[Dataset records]

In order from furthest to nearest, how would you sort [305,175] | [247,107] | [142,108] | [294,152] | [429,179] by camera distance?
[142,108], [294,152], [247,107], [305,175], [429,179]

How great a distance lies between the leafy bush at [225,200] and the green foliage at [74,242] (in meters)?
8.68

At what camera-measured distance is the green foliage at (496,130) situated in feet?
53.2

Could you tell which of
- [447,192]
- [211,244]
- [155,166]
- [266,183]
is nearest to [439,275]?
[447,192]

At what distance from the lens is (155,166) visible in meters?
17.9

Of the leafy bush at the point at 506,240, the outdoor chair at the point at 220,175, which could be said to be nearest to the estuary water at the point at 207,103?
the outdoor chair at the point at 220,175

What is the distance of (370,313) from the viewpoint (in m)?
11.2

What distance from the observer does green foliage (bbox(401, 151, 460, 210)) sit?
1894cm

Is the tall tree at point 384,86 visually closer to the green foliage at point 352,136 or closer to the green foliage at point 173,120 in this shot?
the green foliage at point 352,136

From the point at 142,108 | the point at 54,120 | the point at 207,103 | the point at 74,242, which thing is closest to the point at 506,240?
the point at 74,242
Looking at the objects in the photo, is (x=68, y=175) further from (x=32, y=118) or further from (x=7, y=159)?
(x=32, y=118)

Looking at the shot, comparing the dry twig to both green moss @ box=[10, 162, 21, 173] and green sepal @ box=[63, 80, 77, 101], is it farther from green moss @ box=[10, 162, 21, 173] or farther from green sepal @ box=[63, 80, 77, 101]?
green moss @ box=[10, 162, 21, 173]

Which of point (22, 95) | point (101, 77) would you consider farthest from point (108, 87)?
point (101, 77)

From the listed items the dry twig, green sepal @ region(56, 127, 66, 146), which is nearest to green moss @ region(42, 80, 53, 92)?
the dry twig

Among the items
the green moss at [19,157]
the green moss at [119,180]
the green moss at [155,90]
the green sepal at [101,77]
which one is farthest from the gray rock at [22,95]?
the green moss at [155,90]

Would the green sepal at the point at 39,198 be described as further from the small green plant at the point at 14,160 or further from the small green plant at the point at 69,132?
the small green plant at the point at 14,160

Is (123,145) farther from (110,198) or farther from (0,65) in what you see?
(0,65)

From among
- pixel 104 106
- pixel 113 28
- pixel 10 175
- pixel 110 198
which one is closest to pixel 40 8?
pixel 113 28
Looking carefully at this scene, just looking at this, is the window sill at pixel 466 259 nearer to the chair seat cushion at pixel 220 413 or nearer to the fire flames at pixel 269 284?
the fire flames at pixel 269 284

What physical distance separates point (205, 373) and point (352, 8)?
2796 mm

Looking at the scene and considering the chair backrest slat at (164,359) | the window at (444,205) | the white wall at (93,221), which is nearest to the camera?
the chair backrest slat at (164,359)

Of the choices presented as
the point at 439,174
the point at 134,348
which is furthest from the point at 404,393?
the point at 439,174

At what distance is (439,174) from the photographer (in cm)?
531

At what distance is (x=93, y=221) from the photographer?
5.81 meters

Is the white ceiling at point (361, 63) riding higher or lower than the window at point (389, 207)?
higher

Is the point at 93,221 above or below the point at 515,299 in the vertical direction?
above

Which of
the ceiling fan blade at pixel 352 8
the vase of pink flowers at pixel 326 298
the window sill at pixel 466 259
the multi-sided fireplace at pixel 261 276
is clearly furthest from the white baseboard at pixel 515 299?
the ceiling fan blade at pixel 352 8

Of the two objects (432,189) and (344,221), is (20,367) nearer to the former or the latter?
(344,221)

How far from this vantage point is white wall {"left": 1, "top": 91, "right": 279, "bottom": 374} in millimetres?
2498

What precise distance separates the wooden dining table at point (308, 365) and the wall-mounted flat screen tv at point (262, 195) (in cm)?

## [What you are asked to do]
Set all of the records down again, exactly as they stand.

## [Result of this exercise]
In order from furthest to nearest, how would you sort [305,175] | [247,107] | [142,108] | [294,152] | [429,179] by camera distance?
[142,108], [294,152], [247,107], [305,175], [429,179]

How great a distance lies between the leafy bush at [225,200] and the green foliage at [74,242] (in meters)?
8.68

At what camera-measured distance is the green foliage at (496,130) situated in feet?
53.2

Could you tell which of
- [447,192]
- [211,244]
- [155,166]
- [266,183]
is nearest to [439,275]?
[447,192]

At what distance from the lens is (155,166) visible in meters?
17.9

Of the leafy bush at the point at 506,240, the outdoor chair at the point at 220,175, which could be said to be nearest to the estuary water at the point at 207,103?
the outdoor chair at the point at 220,175

What is the distance of (370,313) from the viewpoint (in m)?
11.2

What distance from the observer does green foliage (bbox(401, 151, 460, 210)) sit?
1894cm

Is the tall tree at point 384,86 visually closer to the green foliage at point 352,136 or closer to the green foliage at point 173,120 in this shot?
the green foliage at point 352,136

From the point at 142,108 | the point at 54,120 | the point at 207,103 | the point at 74,242, which thing is closest to the point at 506,240?
the point at 74,242
Looking at the objects in the photo, is (x=68, y=175) further from (x=32, y=118) or further from (x=7, y=159)?
(x=32, y=118)

Looking at the shot, comparing the dry twig to both green moss @ box=[10, 162, 21, 173] and green sepal @ box=[63, 80, 77, 101], is it farther from green moss @ box=[10, 162, 21, 173] or farther from green sepal @ box=[63, 80, 77, 101]?
green moss @ box=[10, 162, 21, 173]

Which of point (22, 95) | point (101, 77) would you consider farthest from point (108, 87)?
point (101, 77)

From the listed items the dry twig, green sepal @ region(56, 127, 66, 146), which is nearest to green moss @ region(42, 80, 53, 92)?
the dry twig

Among the items
the green moss at [19,157]
the green moss at [119,180]
the green moss at [155,90]
the green sepal at [101,77]
which one is farthest from the gray rock at [22,95]?
the green moss at [155,90]

Would the green sepal at the point at 39,198 be described as further from the small green plant at the point at 14,160 or further from the small green plant at the point at 69,132?
the small green plant at the point at 14,160

Is (123,145) farther from (110,198) or farther from (0,65) in what you see?
(0,65)

From among
- pixel 104 106
- pixel 113 28
- pixel 10 175
- pixel 110 198
which one is closest to pixel 40 8?
pixel 113 28
Looking carefully at this scene, just looking at this, is the window sill at pixel 466 259 nearer to the chair seat cushion at pixel 220 413 or nearer to the fire flames at pixel 269 284?
the fire flames at pixel 269 284

What physical distance separates point (205, 373) and point (352, 8)?
2796 mm

Looking at the scene and considering the chair backrest slat at (164,359) | the window at (444,205) | the white wall at (93,221), which is nearest to the camera?
the chair backrest slat at (164,359)

Of the choices presented as
the point at 439,174
the point at 134,348
which is furthest from the point at 404,393?
the point at 439,174

At what distance is (439,174) from the photographer (in cm)?
531

At what distance is (x=93, y=221) from the photographer?
5.81 meters

Is the white ceiling at point (361, 63) riding higher or lower than the window at point (389, 207)?
higher

Is the point at 93,221 above or below the point at 515,299 in the vertical direction?
above

Which of
the ceiling fan blade at pixel 352 8
the vase of pink flowers at pixel 326 298
the window sill at pixel 466 259
the multi-sided fireplace at pixel 261 276
is clearly furthest from the white baseboard at pixel 515 299?
the ceiling fan blade at pixel 352 8

Of the two objects (432,189) and (344,221), is (20,367) nearer to the former or the latter?
(344,221)

How far from this vantage point is white wall {"left": 1, "top": 91, "right": 279, "bottom": 374} in millimetres?
2498

What precise distance separates the wooden dining table at point (308, 365) and the wall-mounted flat screen tv at point (262, 195) (in cm)?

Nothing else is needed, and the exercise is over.